Work order A →
Answer these questions from the Kwanzaa party text:
(i) At what kind of party did the writer first notice the trend?
(ii) At what hour was one woman nervous to call a friend about Saddam?
(iii) What event led a man to call a friend regardless of the hour?

BEGIN Exercise text

I noticed it first at a Kwanzaa party late last year. Having trouble keeping myself amused, I started quizzing those holding drinks and discovered that everyone there was kind of "into" news and recent events.
 
For a second, I brightened. As a media junkie hanging out in a room of strangers, I realized it would be my lucky night if they all turned out to be informed and alive.
 
It wasn't to be.
 
Everyone was joking about who'd called whom, in the middle of what night, to break the news of whichever bit of current events. It was as if, I realized, it was a big contest for this crowd, a competition to be the first to tell people about each big happening in our hypey news times.
 
"Remember, I was nervous to call you at three in the morning about Saddam because you love your sleep so much," reminisced one woman. She was followed by some giddy man confessing how after a recent airline crash he didn't hesitate from calling a friend, regardless of the hour, because he wanted to get to that friend "before anyone else. Yeah, that was big!"

END Exercise text
BEGIN Task material

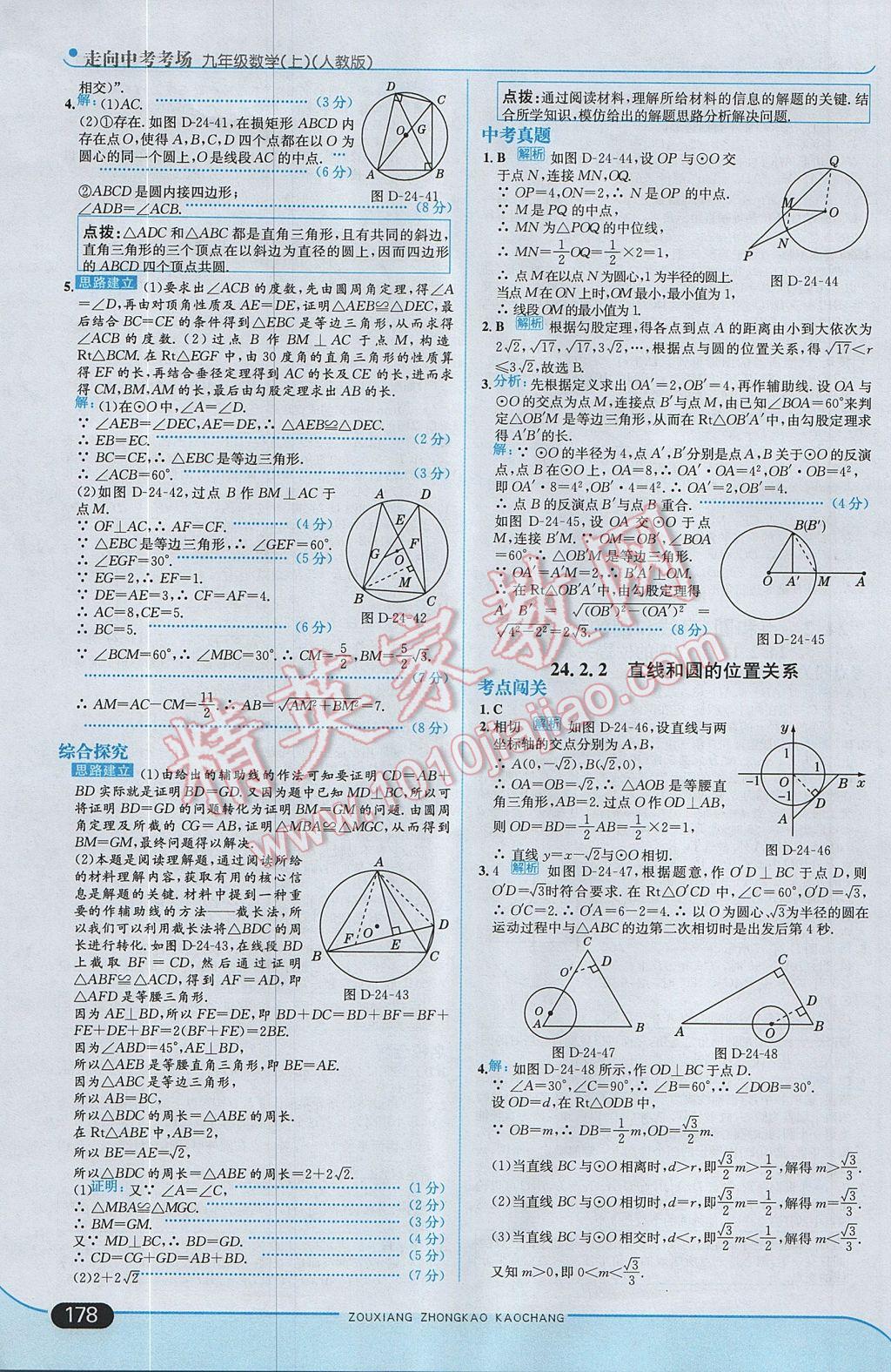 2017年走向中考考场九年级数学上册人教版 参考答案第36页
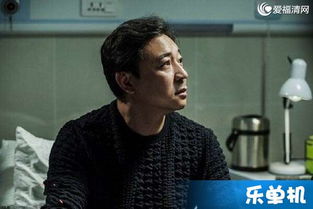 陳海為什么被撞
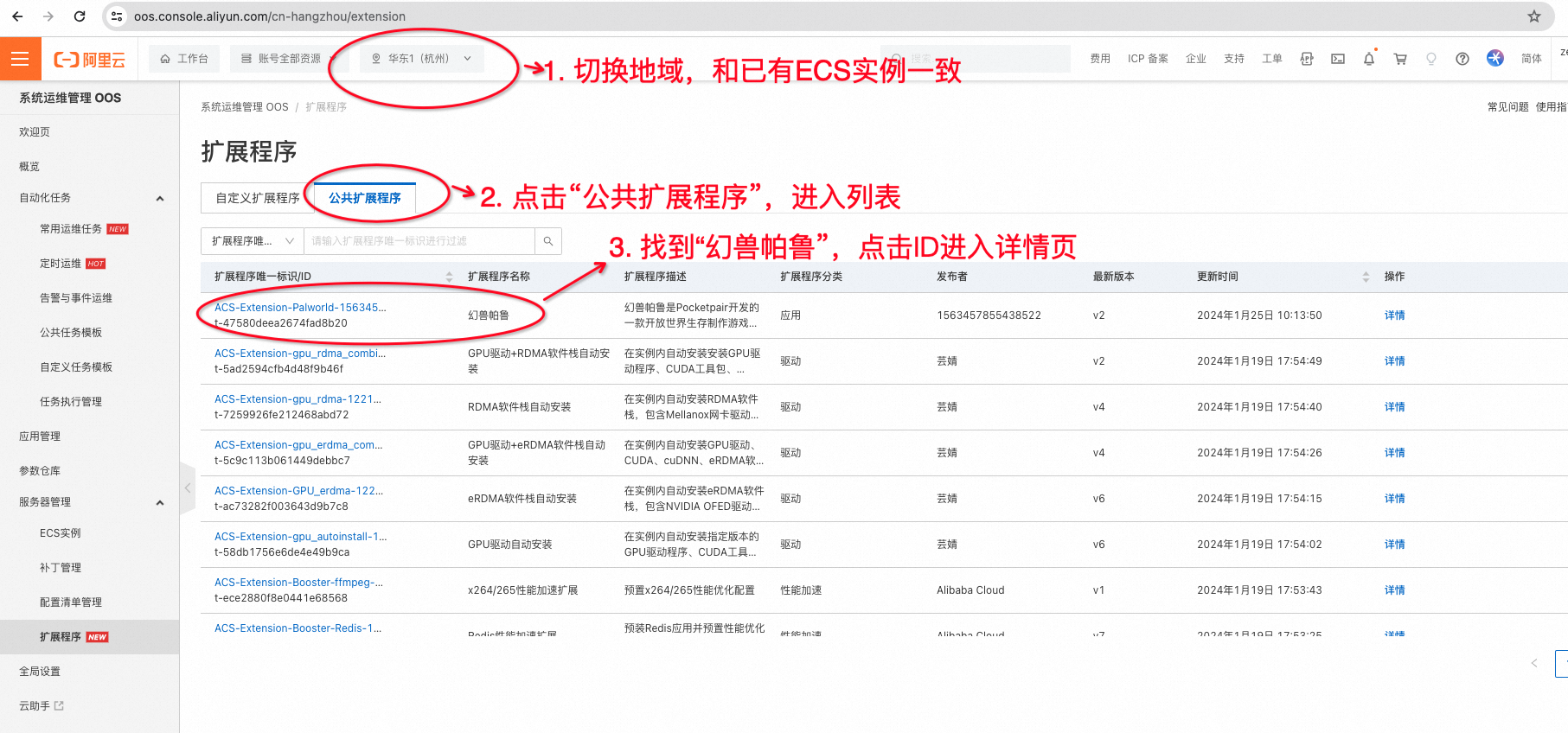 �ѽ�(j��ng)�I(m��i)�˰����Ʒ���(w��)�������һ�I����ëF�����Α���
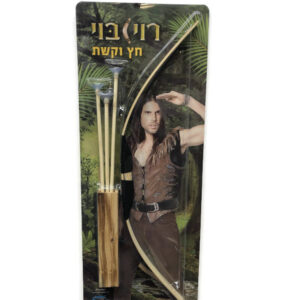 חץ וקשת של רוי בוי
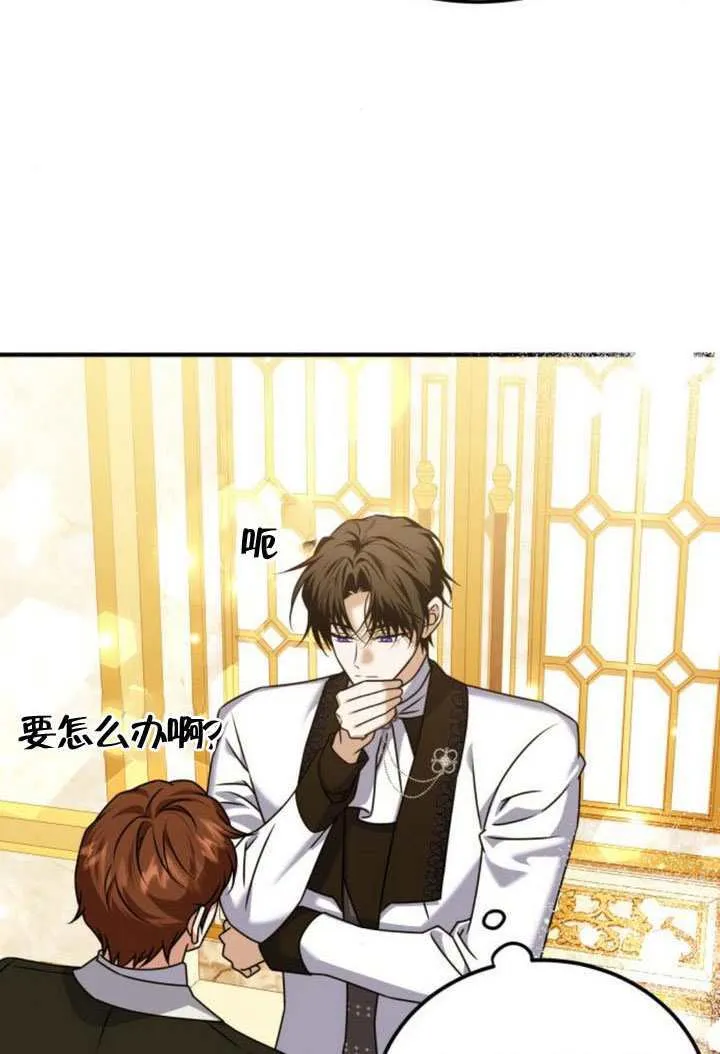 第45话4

END Task material

Work order B →
Please turn every line of the captioned web image records into a Markdown table with the columns n and Caption, giving each line a row number and skipping blank lines. Leave the pictures out of the table.

Worked solution A →
(i) A Kwanzaa party.
(ii) Three in the morning.
(iii) A recent airline crash.

Worked solution B →
| n | Caption |
|---|---|
| 1 |  2017年走向中考考场九年级数学上册人教版 参考答案第36页 |
| 2 |  陳海為什么被撞 |
| 3 |  �ѽ�(j��ng)�I(m��i)�˰����Ʒ���(w��)�������һ�I����ëF�����Α��� |
| 4 |  חץ וקשת של רוי בוי |
| 5 |  第45话4 |